*Arbeitsauftrag*.
Gib die Zeilen der Datensätze von der Zeile mit „From pixel 371“ bis zum Ende der Datensätze, beide Enden eingeschlossen, als Markdown-Tabelle mit den Spalten „Nummer“ und „Zeile“ wieder. Lass dabei Leerzeilen aus und nimm nur diese Zeilen auf.

*Bereitgestelltes Material*.
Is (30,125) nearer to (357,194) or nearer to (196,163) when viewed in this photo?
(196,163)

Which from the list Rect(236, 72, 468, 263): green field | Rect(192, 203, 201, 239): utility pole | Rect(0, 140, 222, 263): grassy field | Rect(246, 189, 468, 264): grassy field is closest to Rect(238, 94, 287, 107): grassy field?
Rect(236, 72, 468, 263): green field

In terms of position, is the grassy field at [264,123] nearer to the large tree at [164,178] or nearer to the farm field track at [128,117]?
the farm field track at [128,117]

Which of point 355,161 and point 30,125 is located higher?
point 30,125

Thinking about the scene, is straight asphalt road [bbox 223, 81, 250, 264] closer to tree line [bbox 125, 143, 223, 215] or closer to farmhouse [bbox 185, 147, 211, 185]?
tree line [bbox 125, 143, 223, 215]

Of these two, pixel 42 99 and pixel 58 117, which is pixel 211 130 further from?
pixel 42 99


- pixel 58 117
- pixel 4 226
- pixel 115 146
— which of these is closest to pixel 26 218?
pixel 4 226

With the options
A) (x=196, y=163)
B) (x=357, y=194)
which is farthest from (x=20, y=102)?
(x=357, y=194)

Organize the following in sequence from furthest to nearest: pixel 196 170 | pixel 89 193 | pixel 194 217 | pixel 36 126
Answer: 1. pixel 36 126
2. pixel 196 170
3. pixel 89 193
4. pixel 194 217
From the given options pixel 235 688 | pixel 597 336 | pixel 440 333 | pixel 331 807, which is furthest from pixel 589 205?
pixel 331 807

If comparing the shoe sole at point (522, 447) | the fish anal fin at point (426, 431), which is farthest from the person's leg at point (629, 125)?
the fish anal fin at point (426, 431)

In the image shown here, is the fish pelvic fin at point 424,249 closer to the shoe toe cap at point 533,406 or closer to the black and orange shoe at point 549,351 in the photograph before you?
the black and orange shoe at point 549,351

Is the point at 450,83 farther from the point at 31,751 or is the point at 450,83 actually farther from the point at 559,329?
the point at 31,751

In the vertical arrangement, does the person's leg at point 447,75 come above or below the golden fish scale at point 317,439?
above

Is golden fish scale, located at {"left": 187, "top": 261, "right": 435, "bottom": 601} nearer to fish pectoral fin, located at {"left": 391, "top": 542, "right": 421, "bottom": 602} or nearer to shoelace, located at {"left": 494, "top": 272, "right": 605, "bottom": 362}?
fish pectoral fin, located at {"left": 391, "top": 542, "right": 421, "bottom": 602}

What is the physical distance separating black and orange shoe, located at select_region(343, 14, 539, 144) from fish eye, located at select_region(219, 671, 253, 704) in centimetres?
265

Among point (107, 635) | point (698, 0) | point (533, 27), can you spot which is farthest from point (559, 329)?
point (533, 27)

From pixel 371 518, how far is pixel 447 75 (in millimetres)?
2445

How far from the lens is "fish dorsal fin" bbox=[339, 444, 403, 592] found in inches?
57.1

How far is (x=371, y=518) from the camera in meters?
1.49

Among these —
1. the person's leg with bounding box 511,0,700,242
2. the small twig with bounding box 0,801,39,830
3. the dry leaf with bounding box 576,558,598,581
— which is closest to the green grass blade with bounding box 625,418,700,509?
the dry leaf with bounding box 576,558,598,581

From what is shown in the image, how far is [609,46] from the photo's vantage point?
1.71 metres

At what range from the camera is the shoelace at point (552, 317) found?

*Fertige Antwort*.
| Nummer | Zeile |
|---|---|
| 1 | From pixel 371 518, how far is pixel 447 75 (in millimetres)? |
| 2 | 2445 |
| 3 | How far from the lens is "fish dorsal fin" bbox=[339, 444, 403, 592] found in inches? |
| 4 | 57.1 |
| 5 | How far is (x=371, y=518) from the camera in meters? |
| 6 | 1.49 |
| 7 | Among these — |
| 8 | 1. the person's leg with bounding box 511,0,700,242 |
| 9 | 2. the small twig with bounding box 0,801,39,830 |
| 10 | 3. the dry leaf with bounding box 576,558,598,581 |
| 11 | — which is closest to the green grass blade with bounding box 625,418,700,509? |
| 12 | the dry leaf with bounding box 576,558,598,581 |
| 13 | From what is shown in the image, how far is [609,46] from the photo's vantage point? |
| 14 | 1.71 metres |
| 15 | At what range from the camera is the shoelace at point (552, 317) found? |